Work request –
Lines that contain "style" are to be copied from the material, every one of them.

Recorded data –
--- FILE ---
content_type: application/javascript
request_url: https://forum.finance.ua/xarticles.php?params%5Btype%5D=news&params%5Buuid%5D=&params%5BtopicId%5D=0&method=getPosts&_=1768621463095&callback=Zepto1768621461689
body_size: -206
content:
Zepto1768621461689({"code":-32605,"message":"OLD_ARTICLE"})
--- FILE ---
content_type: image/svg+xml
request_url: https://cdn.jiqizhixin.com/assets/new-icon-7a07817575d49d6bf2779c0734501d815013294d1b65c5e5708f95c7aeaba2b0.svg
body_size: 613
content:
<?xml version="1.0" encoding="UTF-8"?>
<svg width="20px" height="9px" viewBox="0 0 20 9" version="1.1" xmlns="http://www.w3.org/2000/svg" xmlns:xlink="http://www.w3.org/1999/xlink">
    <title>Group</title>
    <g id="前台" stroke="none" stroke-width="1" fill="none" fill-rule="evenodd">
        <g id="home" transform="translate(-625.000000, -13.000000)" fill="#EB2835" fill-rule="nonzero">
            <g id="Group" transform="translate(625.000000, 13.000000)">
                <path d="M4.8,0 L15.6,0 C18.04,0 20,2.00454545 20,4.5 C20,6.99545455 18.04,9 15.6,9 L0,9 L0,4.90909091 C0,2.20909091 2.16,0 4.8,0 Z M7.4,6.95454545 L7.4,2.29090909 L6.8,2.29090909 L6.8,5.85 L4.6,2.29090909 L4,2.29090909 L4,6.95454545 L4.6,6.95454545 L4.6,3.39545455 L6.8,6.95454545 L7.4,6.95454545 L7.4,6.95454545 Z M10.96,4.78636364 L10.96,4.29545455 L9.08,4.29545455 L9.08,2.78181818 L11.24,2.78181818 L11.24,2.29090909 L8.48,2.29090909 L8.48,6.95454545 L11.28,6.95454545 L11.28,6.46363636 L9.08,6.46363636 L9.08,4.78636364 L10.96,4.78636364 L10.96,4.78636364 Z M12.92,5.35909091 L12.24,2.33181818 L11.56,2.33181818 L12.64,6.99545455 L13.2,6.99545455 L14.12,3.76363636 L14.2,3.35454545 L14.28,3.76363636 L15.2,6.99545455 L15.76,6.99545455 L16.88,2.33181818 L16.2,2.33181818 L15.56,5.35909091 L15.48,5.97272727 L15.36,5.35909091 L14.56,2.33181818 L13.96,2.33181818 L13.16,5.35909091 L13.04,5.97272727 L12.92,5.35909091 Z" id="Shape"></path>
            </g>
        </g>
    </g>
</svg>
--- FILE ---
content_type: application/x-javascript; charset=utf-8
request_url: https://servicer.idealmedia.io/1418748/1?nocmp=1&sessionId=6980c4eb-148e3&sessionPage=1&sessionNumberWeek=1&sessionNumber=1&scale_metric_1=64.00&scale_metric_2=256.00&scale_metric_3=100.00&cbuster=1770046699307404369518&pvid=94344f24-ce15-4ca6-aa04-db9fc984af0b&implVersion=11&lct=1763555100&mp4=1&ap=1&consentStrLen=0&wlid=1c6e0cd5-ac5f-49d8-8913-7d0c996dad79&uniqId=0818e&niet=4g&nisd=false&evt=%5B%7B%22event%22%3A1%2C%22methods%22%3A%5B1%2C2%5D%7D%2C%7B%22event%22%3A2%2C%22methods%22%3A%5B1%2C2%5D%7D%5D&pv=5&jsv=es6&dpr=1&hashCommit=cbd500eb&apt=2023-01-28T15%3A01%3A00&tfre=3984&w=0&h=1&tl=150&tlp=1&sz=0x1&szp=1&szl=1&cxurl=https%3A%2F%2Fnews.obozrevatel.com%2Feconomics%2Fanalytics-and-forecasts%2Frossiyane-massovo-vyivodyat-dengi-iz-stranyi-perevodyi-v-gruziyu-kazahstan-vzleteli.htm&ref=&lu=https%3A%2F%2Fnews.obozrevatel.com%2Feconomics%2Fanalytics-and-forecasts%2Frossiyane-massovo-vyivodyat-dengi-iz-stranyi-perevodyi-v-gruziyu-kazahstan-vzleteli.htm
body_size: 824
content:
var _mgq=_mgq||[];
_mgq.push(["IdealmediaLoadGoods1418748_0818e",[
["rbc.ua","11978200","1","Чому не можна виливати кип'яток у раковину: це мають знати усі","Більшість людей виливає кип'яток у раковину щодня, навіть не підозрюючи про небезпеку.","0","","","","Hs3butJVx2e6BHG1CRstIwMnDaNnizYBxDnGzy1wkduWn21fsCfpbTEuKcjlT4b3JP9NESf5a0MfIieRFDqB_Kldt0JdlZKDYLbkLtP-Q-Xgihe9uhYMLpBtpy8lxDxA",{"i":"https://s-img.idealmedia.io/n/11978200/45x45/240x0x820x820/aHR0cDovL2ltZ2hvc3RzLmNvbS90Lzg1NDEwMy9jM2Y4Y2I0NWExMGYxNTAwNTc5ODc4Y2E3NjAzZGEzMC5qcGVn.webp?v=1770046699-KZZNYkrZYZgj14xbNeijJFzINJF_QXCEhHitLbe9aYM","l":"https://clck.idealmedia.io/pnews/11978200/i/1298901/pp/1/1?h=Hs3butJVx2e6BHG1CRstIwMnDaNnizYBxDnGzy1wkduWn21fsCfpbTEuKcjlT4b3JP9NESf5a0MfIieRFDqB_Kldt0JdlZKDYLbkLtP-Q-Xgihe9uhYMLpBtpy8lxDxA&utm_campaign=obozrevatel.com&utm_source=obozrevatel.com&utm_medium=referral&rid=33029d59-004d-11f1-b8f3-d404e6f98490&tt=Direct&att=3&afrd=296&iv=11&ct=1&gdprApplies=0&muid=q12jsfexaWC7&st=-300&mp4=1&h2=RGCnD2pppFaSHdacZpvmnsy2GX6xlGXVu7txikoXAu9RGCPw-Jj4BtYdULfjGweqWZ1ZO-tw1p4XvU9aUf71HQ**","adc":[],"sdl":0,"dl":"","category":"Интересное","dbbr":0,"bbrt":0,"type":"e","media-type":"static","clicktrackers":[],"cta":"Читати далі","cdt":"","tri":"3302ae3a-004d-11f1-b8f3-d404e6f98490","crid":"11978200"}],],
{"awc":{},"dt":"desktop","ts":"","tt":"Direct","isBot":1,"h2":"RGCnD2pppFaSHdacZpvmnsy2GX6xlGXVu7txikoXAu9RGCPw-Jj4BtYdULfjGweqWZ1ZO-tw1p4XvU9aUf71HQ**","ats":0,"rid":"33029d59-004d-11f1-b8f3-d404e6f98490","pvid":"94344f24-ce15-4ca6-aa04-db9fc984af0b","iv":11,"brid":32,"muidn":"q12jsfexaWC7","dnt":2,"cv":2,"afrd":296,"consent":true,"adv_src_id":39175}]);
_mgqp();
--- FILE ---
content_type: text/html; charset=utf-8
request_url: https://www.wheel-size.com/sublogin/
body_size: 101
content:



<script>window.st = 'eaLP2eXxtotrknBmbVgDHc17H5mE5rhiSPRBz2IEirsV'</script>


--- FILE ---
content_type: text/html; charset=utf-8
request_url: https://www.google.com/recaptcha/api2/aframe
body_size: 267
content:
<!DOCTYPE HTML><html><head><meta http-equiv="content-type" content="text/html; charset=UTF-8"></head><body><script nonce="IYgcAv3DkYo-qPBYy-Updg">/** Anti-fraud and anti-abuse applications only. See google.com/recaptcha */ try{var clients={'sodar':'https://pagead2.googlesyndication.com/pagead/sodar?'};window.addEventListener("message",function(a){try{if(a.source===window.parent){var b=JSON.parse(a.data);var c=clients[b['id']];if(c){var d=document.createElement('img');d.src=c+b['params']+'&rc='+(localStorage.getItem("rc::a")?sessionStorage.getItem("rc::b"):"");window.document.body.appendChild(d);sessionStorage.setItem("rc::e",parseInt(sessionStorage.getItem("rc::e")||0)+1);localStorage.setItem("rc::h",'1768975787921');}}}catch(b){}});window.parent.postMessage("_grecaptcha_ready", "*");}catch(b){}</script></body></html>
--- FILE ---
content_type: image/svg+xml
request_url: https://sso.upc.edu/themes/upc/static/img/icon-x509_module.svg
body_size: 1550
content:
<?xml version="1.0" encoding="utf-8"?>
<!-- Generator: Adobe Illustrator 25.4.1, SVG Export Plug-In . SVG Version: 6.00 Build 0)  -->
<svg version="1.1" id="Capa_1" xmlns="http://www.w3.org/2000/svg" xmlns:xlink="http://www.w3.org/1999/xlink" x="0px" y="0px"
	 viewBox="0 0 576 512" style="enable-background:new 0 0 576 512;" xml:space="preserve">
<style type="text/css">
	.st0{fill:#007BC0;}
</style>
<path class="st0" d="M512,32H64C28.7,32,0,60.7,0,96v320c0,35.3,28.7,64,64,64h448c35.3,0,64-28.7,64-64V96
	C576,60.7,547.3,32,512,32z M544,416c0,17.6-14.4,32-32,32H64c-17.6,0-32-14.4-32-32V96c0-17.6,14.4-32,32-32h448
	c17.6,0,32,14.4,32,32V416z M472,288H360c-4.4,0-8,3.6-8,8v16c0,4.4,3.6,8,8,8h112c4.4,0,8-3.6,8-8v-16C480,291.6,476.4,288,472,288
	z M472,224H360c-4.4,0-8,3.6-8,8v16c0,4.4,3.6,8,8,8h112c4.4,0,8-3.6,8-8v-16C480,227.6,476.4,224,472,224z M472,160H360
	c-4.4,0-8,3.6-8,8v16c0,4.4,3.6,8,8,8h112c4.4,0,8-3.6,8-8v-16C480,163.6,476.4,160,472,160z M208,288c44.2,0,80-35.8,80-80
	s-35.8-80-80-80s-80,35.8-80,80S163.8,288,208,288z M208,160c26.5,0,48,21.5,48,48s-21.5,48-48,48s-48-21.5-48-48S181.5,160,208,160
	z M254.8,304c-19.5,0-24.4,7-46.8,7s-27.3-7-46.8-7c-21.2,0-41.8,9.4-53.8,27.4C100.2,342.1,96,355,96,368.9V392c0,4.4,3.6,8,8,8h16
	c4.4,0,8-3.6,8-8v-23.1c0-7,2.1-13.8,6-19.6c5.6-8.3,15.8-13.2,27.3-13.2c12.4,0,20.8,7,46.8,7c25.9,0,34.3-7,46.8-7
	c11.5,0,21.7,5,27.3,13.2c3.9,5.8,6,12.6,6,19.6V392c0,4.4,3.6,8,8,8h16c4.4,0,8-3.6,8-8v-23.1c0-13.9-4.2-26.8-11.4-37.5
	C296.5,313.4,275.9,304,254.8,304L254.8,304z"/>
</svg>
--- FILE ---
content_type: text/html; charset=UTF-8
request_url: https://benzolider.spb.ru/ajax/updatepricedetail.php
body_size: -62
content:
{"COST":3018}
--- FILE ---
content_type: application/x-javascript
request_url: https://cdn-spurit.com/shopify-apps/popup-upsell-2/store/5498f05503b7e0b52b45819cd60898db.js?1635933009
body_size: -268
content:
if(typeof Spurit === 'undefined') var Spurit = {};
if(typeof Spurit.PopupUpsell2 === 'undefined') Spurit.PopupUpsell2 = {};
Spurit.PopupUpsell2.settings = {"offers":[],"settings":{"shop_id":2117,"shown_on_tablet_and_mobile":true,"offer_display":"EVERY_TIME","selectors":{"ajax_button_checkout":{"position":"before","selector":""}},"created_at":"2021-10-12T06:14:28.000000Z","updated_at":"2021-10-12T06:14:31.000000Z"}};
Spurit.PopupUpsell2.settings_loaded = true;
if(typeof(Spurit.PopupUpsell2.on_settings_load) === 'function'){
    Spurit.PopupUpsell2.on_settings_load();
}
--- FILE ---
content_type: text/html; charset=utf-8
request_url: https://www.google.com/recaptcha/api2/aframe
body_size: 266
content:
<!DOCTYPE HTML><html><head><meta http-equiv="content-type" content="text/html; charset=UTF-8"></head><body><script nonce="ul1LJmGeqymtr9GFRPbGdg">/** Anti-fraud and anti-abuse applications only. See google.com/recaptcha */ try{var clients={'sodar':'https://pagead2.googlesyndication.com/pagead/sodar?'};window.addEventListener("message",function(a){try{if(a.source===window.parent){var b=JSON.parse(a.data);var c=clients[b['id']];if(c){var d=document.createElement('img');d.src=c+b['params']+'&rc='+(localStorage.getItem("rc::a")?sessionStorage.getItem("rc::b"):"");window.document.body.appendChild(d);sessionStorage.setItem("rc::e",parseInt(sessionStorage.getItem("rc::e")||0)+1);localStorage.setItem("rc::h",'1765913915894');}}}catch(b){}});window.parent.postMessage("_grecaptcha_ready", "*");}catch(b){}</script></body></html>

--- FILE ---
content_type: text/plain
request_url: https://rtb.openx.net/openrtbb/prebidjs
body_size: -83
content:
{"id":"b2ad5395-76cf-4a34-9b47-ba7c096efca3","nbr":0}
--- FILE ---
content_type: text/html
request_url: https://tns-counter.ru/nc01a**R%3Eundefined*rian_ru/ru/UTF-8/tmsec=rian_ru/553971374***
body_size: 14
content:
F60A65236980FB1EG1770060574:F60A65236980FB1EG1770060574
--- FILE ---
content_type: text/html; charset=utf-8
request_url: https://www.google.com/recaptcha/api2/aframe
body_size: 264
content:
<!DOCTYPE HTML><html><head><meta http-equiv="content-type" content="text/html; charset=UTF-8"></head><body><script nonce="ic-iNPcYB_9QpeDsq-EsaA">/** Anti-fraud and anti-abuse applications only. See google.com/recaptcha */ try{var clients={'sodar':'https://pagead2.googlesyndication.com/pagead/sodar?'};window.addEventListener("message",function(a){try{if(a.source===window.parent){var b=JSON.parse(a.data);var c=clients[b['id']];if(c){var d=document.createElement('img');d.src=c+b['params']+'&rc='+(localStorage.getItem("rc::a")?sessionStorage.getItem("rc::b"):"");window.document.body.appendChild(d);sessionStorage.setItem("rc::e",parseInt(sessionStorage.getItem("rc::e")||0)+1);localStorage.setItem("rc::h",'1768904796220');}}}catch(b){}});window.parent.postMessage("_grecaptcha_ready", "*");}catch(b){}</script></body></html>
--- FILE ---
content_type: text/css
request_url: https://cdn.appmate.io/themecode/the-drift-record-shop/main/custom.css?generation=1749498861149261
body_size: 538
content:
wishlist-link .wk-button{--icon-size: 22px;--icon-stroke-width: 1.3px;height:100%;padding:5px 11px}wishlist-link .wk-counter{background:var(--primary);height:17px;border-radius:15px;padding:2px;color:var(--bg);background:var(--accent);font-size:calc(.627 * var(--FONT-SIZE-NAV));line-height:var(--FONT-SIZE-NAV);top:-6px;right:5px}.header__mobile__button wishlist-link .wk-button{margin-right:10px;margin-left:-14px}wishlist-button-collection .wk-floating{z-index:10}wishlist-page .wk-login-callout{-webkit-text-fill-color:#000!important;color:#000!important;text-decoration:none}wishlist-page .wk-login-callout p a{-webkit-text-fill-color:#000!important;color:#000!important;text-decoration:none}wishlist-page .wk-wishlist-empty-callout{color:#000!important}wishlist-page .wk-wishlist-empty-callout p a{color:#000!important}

Task answer –
	 viewBox="0 0 576 512" style="enable-background:new 0 0 576 512;" xml:space="preserve">
<style type="text/css">
</style>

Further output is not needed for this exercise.